Thursday, December 3, 2009

Top-Notch Artists Create Ultimate In ’Fowl Foolery

By Taylor Wilson

It’s sort of a twisted story, really.

Decoys arose out of necessity—for waterfowlers to fool ducks into gun range.

And then, over time decoys became art (and quite collectible art as a matter of a fact).

Then today, well, artists are still designing decoys, and some of their more modern designs are again being designed more for use/necessity than for the showcase or shelf.

For example, Avery Outdoors ( was among the first, if not the first, company to begin manufacturing decoys designed by decoy artists. Indeed, the Memphis-based company’s new life-size Pro-Grade™ duck and goose decoys are designed via the original artwork of World Champion carvers Dick Rhode and Rick Johannesen.

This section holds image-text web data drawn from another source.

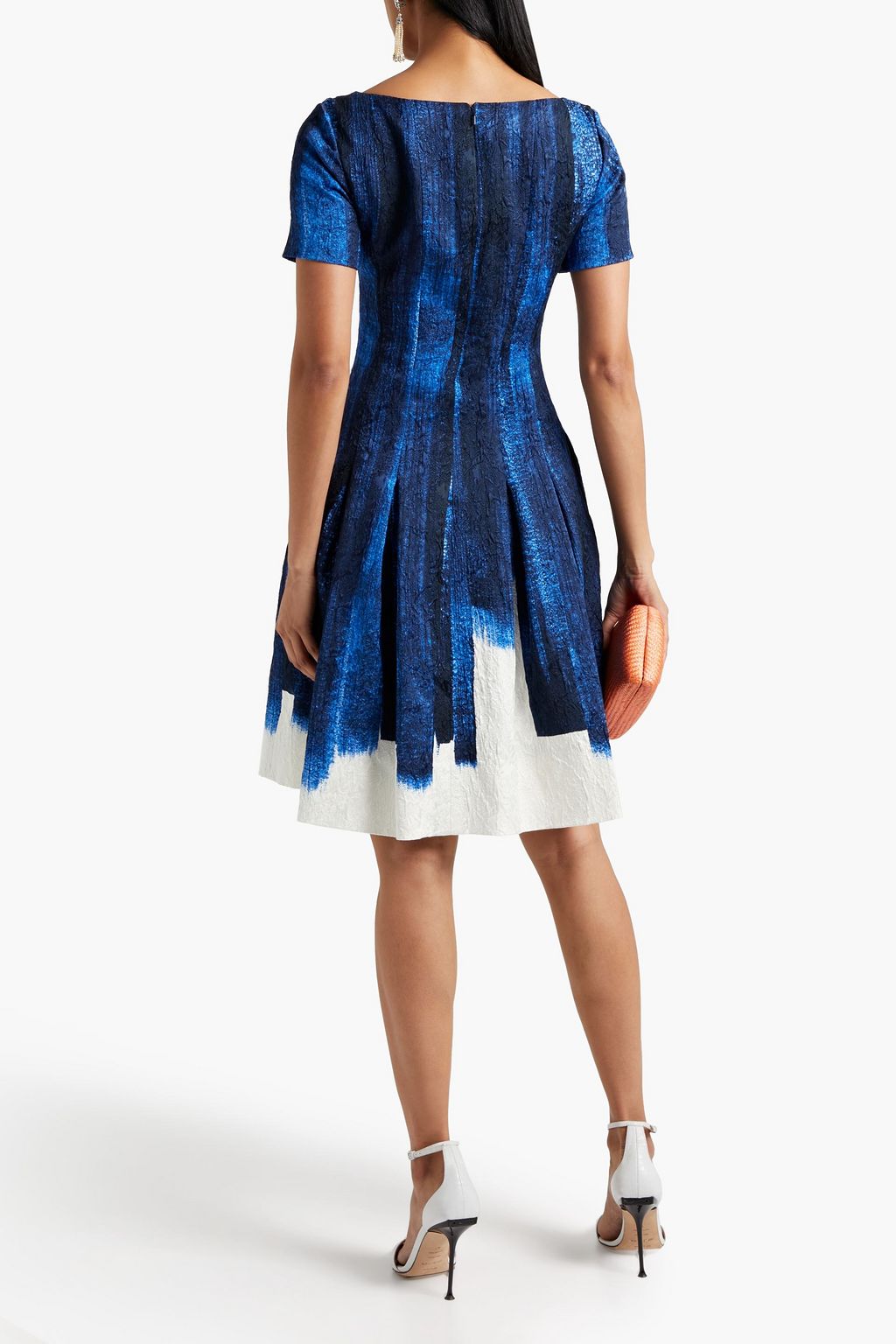 OSCAR DE LA RENTA Pleated printed cotton-blend cloqué dress
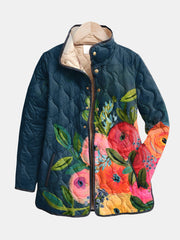 Amaya | Vintage quiltet jakke med blomstermønster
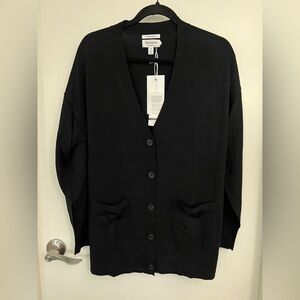 Hudson Women's Black Merino Wool Cardigan Sweater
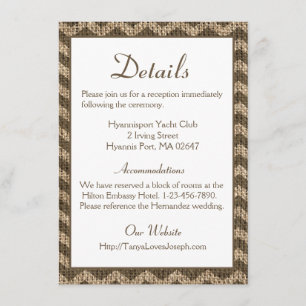 Carte D'accompagnement Détails de mariage rustique en toile de jute Chevr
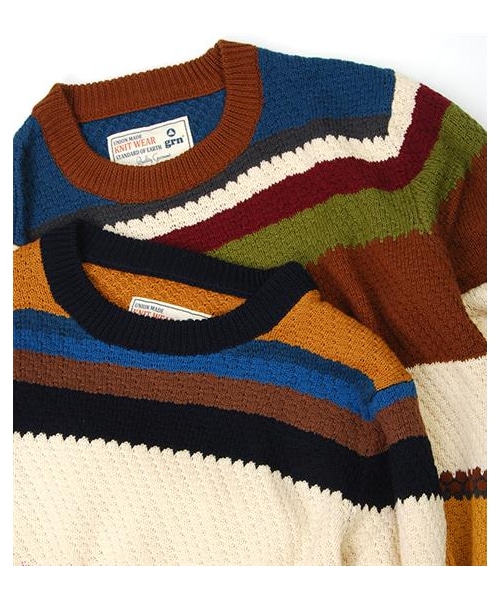 grn(ジーアールエヌ)の「多彩橫紋針織上衣(その他・メンズ・咖啡/藍・S/M)」の2枚目の写真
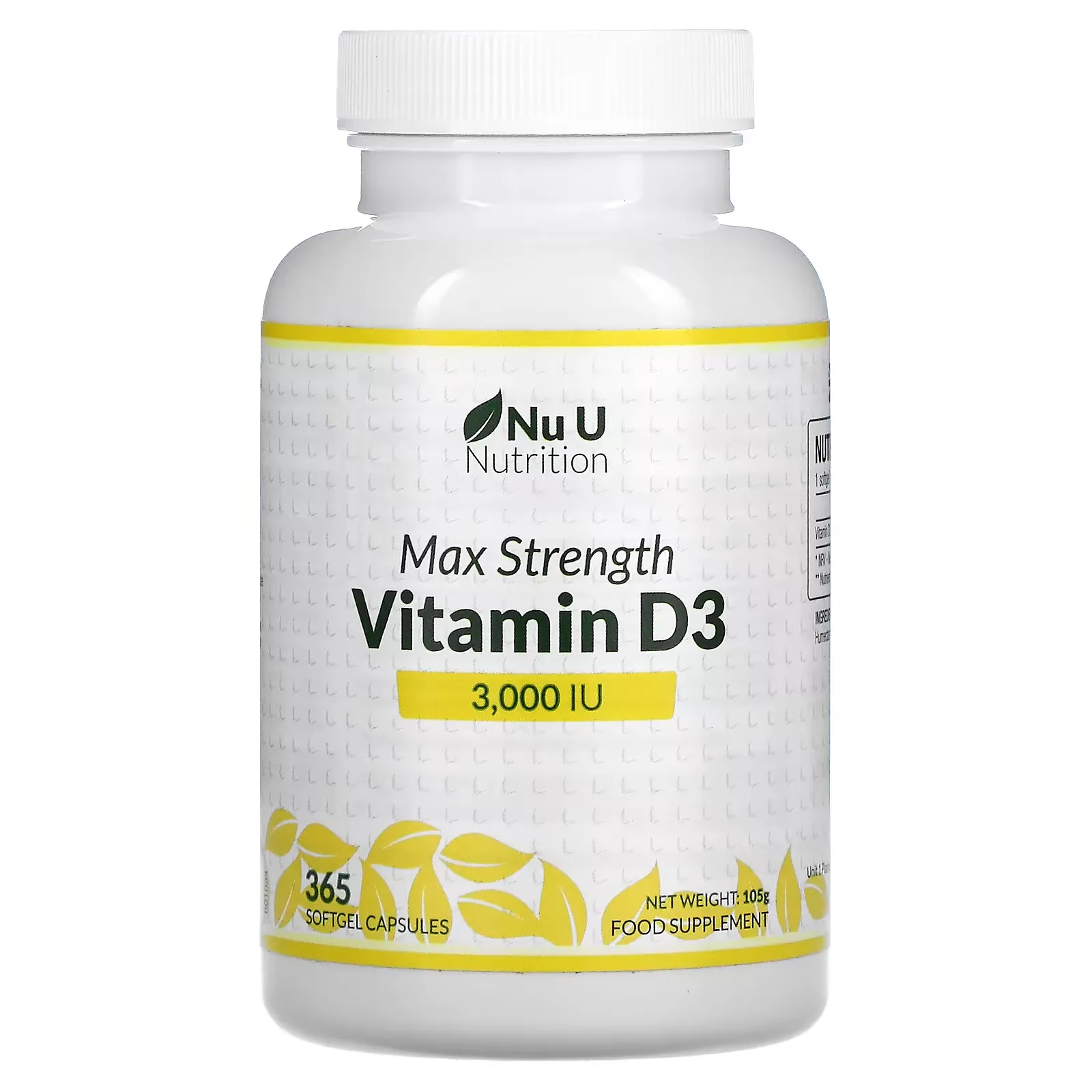 Max Strength Vitamin D3, 3,000 IU, 365 Softgel Capsules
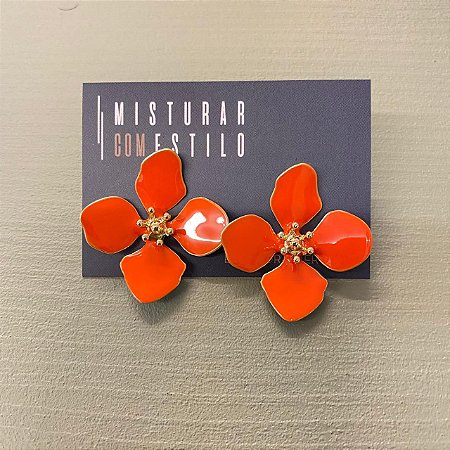 Brinco Flor Quatro Pétalas Grande - Laranja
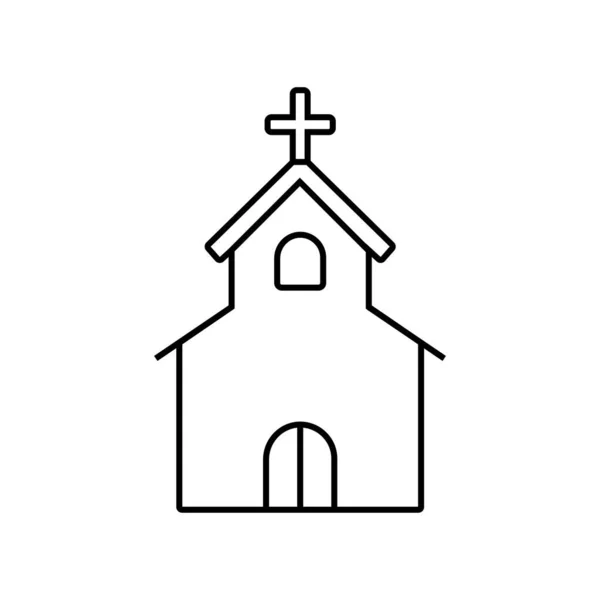 Kostel Ikona Tenká Čára Pro Web Mobilní Moderní Minimalistický Plochý — Stockový vektor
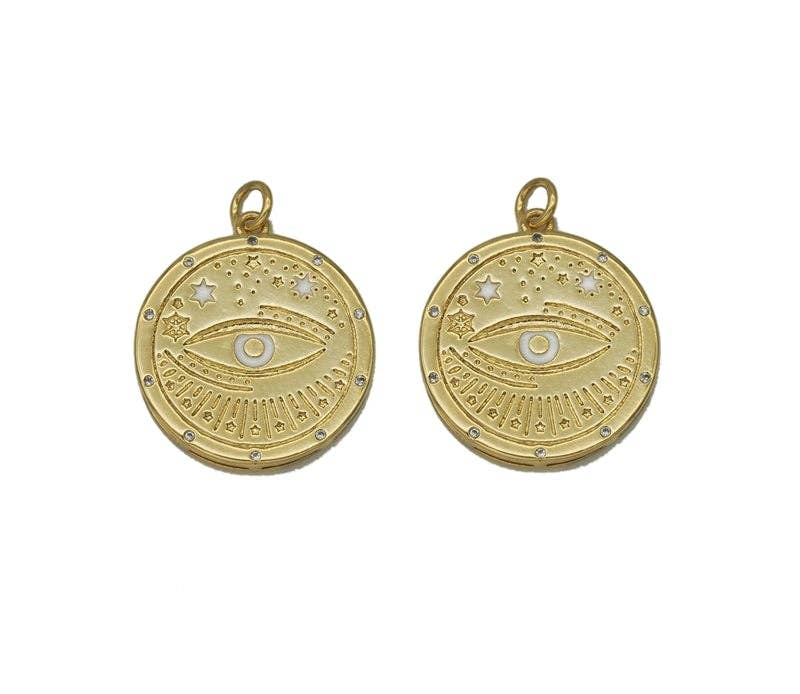 Gold Enamel Evil Eye On Round Coin Charm, Sku#Z1457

Of course, based on that kind of creation, it is understandable that the detail is amazing (as well as, well, artistic). There are many various species in the line, all designed with a variety of unique body styles and head positions. For example the GHG Pro-Grade mallards have 12 body styles ranging from actives, resters, sleepers, surface feeders, skimmers and etc.

The GHC Pro-Grade specklebelly and Canada goose shells have five body styles.

And again, the detail in design and color is amazing.

“Are such measures needed to fool a duck?” That might be the question for some.

And one answer might be: “well, you don’t get much more realistic than this and not risk hunting over live decoys.” (And that might be true.)

Seeing these designer decoys on the water for the first time, hunters certainly have to look twice, and I imagine real ducks do, too.

True, sometimes it may not be needed. If a duck wants to be somewhere, if the weather is just right, well, it may not matter. They may land on a black jug like I hunted over as a kid.

But then on other days (and I think there are a lot more of these), the difference may very well be in the details.

In the Mid-South, we hunt ducks that are shot at for many miles before they even get to us. And if something isn’t “right” flocks are not likely to even give us a second look. The more real, the better the deal.

So designer decoys…there you have it. Something to think about and add to your duck hunting arsenal.